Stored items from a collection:

## begin

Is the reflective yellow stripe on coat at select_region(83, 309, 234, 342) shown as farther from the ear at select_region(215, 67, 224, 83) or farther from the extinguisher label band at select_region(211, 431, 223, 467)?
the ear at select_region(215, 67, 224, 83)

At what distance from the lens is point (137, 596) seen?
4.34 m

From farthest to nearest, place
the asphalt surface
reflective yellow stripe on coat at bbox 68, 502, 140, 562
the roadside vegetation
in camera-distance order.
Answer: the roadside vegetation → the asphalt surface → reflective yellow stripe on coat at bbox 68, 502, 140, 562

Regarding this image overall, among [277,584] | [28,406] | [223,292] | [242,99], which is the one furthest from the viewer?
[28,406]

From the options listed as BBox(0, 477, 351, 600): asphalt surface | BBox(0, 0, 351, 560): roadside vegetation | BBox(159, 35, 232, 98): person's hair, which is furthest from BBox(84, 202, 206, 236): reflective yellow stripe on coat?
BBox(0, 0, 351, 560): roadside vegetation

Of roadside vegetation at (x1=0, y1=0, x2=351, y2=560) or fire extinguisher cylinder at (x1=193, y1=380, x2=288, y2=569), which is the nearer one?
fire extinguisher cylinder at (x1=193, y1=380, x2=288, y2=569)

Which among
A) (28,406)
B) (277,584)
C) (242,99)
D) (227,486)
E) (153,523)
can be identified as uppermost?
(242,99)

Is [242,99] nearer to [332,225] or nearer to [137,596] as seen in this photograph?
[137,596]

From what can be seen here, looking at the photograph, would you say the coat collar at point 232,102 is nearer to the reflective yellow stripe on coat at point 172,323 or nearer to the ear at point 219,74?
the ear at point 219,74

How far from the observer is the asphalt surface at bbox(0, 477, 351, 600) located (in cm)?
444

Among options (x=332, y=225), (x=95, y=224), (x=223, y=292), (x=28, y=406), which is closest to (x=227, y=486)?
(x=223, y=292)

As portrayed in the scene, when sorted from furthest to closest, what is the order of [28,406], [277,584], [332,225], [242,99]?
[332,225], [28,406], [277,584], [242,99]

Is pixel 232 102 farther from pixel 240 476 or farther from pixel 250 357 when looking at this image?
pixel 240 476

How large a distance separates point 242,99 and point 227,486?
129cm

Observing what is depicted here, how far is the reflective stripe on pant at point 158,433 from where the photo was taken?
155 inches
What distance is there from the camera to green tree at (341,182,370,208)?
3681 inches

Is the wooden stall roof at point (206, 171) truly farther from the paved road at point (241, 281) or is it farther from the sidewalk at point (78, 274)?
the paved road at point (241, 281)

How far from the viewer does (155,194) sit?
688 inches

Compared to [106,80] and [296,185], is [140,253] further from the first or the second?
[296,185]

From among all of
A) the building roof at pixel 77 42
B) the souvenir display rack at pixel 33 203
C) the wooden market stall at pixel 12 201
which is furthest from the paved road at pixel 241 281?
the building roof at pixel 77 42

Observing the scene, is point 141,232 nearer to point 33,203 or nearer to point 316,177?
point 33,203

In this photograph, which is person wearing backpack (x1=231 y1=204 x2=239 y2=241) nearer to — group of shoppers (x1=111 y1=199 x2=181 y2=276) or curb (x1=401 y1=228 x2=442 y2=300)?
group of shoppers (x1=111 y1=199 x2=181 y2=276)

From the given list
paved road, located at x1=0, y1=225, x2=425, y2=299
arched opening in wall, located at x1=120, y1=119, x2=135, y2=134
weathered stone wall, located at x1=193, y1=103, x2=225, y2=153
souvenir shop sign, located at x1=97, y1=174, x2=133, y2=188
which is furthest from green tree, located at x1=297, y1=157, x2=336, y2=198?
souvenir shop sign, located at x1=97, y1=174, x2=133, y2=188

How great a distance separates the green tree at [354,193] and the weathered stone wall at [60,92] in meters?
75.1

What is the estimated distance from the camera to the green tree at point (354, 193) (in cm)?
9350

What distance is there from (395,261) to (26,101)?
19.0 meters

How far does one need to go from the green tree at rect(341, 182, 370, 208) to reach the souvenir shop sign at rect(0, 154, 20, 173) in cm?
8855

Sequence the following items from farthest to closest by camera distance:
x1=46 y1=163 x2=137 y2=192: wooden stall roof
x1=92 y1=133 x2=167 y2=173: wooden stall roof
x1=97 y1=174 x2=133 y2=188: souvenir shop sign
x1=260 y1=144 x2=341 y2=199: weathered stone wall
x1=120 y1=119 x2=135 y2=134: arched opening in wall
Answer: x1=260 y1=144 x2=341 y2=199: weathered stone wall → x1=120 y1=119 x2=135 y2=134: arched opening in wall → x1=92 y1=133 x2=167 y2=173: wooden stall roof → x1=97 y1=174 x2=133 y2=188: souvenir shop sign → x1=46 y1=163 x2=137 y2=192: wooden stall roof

## end

[WHAT YOU NEED TO DO]
Copy every line of the records word for word.

[TASK OUTPUT]
Is the reflective yellow stripe on coat at select_region(83, 309, 234, 342) shown as farther from the ear at select_region(215, 67, 224, 83) or farther from the extinguisher label band at select_region(211, 431, 223, 467)?
the ear at select_region(215, 67, 224, 83)

At what distance from the lens is point (137, 596) seen?
4.34 m

From farthest to nearest, place
the asphalt surface
reflective yellow stripe on coat at bbox 68, 502, 140, 562
the roadside vegetation
in camera-distance order.
Answer: the roadside vegetation → the asphalt surface → reflective yellow stripe on coat at bbox 68, 502, 140, 562

Regarding this image overall, among [277,584] | [28,406] | [223,292] | [242,99], which is the one furthest from the viewer?
[28,406]

From the options listed as BBox(0, 477, 351, 600): asphalt surface | BBox(0, 0, 351, 560): roadside vegetation | BBox(159, 35, 232, 98): person's hair, which is furthest from BBox(84, 202, 206, 236): reflective yellow stripe on coat?
BBox(0, 0, 351, 560): roadside vegetation

Of roadside vegetation at (x1=0, y1=0, x2=351, y2=560) or fire extinguisher cylinder at (x1=193, y1=380, x2=288, y2=569), which is the nearer one?
fire extinguisher cylinder at (x1=193, y1=380, x2=288, y2=569)

Which among
A) (28,406)
B) (277,584)
C) (242,99)
D) (227,486)
E) (153,523)
can be identified as uppermost?
(242,99)

Is [242,99] nearer to [332,225] or nearer to [137,596] as seen in this photograph?
[137,596]

From what can be seen here, looking at the photograph, would you say the coat collar at point 232,102 is nearer to the reflective yellow stripe on coat at point 172,323 or nearer to the ear at point 219,74?
the ear at point 219,74

How far from the observer is the asphalt surface at bbox(0, 477, 351, 600) located (in cm)?
444

Among options (x=332, y=225), (x=95, y=224), (x=223, y=292), (x=28, y=406), which is closest to (x=227, y=486)?
(x=223, y=292)

As portrayed in the scene, when sorted from furthest to closest, what is the order of [28,406], [277,584], [332,225], [242,99]?
[332,225], [28,406], [277,584], [242,99]

Is pixel 232 102 farther from pixel 240 476 or farther from pixel 250 357 when looking at this image?
pixel 240 476

How large a distance separates point 242,99 and point 227,486?
129cm

Observing what is depicted here, how far is the reflective stripe on pant at point 158,433 from where the photo was taken?
155 inches
What distance is there from the camera to green tree at (341,182,370,208)?
3681 inches

Is the wooden stall roof at point (206, 171) truly farther from the paved road at point (241, 281) or is it farther from the sidewalk at point (78, 274)?
the paved road at point (241, 281)

How far from the viewer does (155,194) sit?
688 inches

Compared to [106,80] and [296,185], is [140,253] further from the first or the second?
[296,185]

From among all of
A) the building roof at pixel 77 42
B) the souvenir display rack at pixel 33 203
C) the wooden market stall at pixel 12 201
which is furthest from the paved road at pixel 241 281?
the building roof at pixel 77 42

Observing the scene, is point 141,232 nearer to point 33,203 or nearer to point 316,177?
point 33,203

In this photograph, which is person wearing backpack (x1=231 y1=204 x2=239 y2=241) nearer to — group of shoppers (x1=111 y1=199 x2=181 y2=276) or curb (x1=401 y1=228 x2=442 y2=300)?
group of shoppers (x1=111 y1=199 x2=181 y2=276)

From the given list
paved road, located at x1=0, y1=225, x2=425, y2=299
arched opening in wall, located at x1=120, y1=119, x2=135, y2=134
weathered stone wall, located at x1=193, y1=103, x2=225, y2=153
souvenir shop sign, located at x1=97, y1=174, x2=133, y2=188
which is furthest from green tree, located at x1=297, y1=157, x2=336, y2=198?
souvenir shop sign, located at x1=97, y1=174, x2=133, y2=188

How great a distance separates the green tree at [354,193] and the weathered stone wall at [60,92] in meters?
75.1

What is the estimated distance from the camera to the green tree at point (354, 193) (in cm)?
9350

What distance is there from (395,261) to (26,101)?
19.0 meters

How far does one need to go from the green tree at rect(341, 182, 370, 208) to reach the souvenir shop sign at rect(0, 154, 20, 173) in cm?
8855

Sequence the following items from farthest to closest by camera distance:
x1=46 y1=163 x2=137 y2=192: wooden stall roof
x1=92 y1=133 x2=167 y2=173: wooden stall roof
x1=97 y1=174 x2=133 y2=188: souvenir shop sign
x1=260 y1=144 x2=341 y2=199: weathered stone wall
x1=120 y1=119 x2=135 y2=134: arched opening in wall
Answer: x1=260 y1=144 x2=341 y2=199: weathered stone wall → x1=120 y1=119 x2=135 y2=134: arched opening in wall → x1=92 y1=133 x2=167 y2=173: wooden stall roof → x1=97 y1=174 x2=133 y2=188: souvenir shop sign → x1=46 y1=163 x2=137 y2=192: wooden stall roof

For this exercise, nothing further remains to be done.